Trecho do texto:

****

Aos dezesseis, eu queria mesmo era ser guitarrista. Meu pai havia me dado uma guitarra de qualidade razoável. Não tão boa quanto a Fender, mas razoável, e eu troquei a flauta transversa por um pedal, o que foi uma troca idiota, eu nunca fui bom negocista... Meus amigos achavam que eu tinha um grande talento. Eu improvisava solos à la Hendrix, meu ídolo. Cheguei a estudar bastante, as escalas, um pouco de teoria e o escambal. Mas eu tinha um defeito terrível, que tenho até hoje. Era solitário e individualista. Só tocava sozinho, não tinha banda, era totalmente inexperiente nesse sentido. Até que um dia, um conhecido meu, vocalista, me chamou para tocar com ele num estúdio no Rio Comprido.
Chegando lá, eu descobri que não sabia tocar praticamente nenhuma música inteira. A única coisa que eu sabia era improvisar solos de blues. O dono do estúdio pagou uma cerveja pra mim e me disse, com cruel sinceridade: você não toca nada. Aquela frase ficou ecoando na minha cabeça por meses, anos, e no fundo foi uma das principais razões da minha desistência da música. Eu já escrevia muito na época e decidi que seria melhor concentrar meus esforços na literatura.
Eram tempos difíceis. Meu pai fora demitido do emprego e havia criado o jornal de café, em sociedade com seu irmão, para tentar ganhar algum dinheiro. Todos trabalhávamos muito lá em casa. Eu era o faz-tudo. Tive que aprender diagramação na marra, porque não tínhamos dinheiro para pagar um diagramador. Lembro-me até hoje daquele programa Ventura, um primórdio do Page Maker, uma coisa absurdamente rústica.
O jornal era semanal, impresso na gráfica do meu tio. Mas não estava indo muito bem. Hoje sinto pena dos assinantes daquele jornalzinho de quatro páginas, cobaias de meus experimentos estéticos. A cada edição eu usava uma fonte diferente, ou melhor, eu usava várias fontes numa mesma edição. Meu pai era o redator do jornal, e gostava muito de escrever, escrevia mais do que cabia no boletim, então eu diminuía as fontes sem pensar no fato de que existia gente que realmente lia aquele troço. Um dia, usei fonte tamanho 6 para o editorial de uma página inteira.

****

Registros de perguntas sobre cenas
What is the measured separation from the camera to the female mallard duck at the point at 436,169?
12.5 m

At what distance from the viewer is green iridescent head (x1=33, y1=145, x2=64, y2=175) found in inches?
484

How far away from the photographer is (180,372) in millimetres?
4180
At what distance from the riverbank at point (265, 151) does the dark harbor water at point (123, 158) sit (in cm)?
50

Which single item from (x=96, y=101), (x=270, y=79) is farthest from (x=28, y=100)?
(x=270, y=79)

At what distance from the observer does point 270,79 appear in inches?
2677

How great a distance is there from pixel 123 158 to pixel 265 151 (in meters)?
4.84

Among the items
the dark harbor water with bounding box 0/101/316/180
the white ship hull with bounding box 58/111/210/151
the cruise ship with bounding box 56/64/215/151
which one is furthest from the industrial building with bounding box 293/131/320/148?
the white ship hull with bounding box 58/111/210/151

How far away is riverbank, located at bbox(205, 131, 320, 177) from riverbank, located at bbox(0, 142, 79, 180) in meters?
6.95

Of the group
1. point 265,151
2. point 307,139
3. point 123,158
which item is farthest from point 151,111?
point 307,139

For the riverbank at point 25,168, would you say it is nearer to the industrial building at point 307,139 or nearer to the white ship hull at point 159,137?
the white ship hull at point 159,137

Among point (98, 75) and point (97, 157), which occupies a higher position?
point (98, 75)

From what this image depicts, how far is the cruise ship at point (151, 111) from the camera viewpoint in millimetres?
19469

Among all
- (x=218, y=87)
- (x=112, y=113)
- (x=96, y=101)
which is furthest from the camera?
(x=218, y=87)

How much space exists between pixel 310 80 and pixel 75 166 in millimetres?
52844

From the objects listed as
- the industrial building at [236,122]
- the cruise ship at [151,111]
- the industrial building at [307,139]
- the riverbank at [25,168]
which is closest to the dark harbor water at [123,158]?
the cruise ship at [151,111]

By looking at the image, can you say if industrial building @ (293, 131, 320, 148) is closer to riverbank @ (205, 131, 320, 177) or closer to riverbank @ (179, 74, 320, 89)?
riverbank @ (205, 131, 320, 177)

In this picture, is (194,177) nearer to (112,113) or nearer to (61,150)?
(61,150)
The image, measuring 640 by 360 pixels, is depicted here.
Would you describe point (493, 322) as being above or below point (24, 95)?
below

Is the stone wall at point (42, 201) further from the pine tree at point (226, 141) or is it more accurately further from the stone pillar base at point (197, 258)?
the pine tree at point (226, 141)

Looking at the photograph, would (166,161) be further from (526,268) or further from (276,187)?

****

Enunciado: Retome o relato sobre a guitarra e o jornal de café logo após a última frase e dê seguimento à narrativa.

Resposta:
No verão de 1995, viajei de férias para o nordeste. Eu vinha trabalhando como louco desde 1991 (ou seja, desde os 16), e meu pai entendeu que me convinha umas férias. Foram 35 dias de puro lazer, pegando busão pra lá e pra cá. Havia juntado dinheiro e pude me divertir bastante na Bahia, Sergipe e Alagoas. As coisas estavam relativamente baratas. Tinha uma pousada, em Lençóis, na Chapada da Diamantina, que cobrava 5 reais por dia. Essa viagem foi a prova da importância de umas férias de vez em quando para o sujeito ter uma idéia original. Na volta para o Rio, de ônibus, eu vinha com a cabeça a mil para ganhar dinheiro. Tinha vinte anos e muita disposição. Minha "idéia original" foi editar um tablóide. Convidei alguns amigos escritores, e fizemos um jornal de bairro, intitulado Daqui. Conseguimos anúncios e a edição se bancou. Lembro-me que nossa meta era um faturamento que permitisse lucros de 800 reais para cada um de nós. Chegou nem perto disso, se deu vinte reais foi muito. Mais um jornal que morreu na primeira edição. Resolvi aplicar a técnica para o Coffee Business, o jornal editado pelo meu saudoso pai.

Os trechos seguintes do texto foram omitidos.